# [Work to do]
Find every line in the records that contains the word "image", matching case exactly, and copy each of those lines in full.

-*-*-

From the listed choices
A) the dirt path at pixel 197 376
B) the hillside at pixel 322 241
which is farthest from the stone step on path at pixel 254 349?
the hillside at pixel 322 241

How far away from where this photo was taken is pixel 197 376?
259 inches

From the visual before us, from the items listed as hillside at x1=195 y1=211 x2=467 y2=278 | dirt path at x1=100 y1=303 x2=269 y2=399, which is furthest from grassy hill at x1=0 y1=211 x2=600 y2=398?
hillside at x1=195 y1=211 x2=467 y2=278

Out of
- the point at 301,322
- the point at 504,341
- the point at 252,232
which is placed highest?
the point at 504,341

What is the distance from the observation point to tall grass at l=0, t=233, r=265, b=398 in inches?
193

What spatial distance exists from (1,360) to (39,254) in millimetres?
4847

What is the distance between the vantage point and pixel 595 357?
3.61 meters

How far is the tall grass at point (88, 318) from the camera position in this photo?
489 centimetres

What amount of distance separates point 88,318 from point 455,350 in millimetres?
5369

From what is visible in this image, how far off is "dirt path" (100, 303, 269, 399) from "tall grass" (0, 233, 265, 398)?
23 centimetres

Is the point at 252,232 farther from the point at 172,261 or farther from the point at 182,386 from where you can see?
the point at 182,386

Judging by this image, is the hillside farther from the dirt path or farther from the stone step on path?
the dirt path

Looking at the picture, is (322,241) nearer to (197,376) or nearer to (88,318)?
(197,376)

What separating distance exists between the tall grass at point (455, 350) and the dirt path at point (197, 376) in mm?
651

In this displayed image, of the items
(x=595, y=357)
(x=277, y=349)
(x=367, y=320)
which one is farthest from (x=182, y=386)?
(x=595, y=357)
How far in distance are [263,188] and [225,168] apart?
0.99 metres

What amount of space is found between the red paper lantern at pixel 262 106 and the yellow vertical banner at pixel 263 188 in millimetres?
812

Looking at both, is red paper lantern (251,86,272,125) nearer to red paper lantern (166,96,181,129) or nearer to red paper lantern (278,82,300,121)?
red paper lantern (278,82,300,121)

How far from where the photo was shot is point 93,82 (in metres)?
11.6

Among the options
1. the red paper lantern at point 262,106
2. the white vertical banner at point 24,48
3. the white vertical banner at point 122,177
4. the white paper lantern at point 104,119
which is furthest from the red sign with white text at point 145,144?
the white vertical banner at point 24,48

-*-*-

# [Output for this exercise]
From what is visible in this image, how far off is "dirt path" (100, 303, 269, 399) from "tall grass" (0, 233, 265, 398)?
Judging by this image, is the hillside farther from the dirt path or farther from the stone step on path?
In this displayed image, of the items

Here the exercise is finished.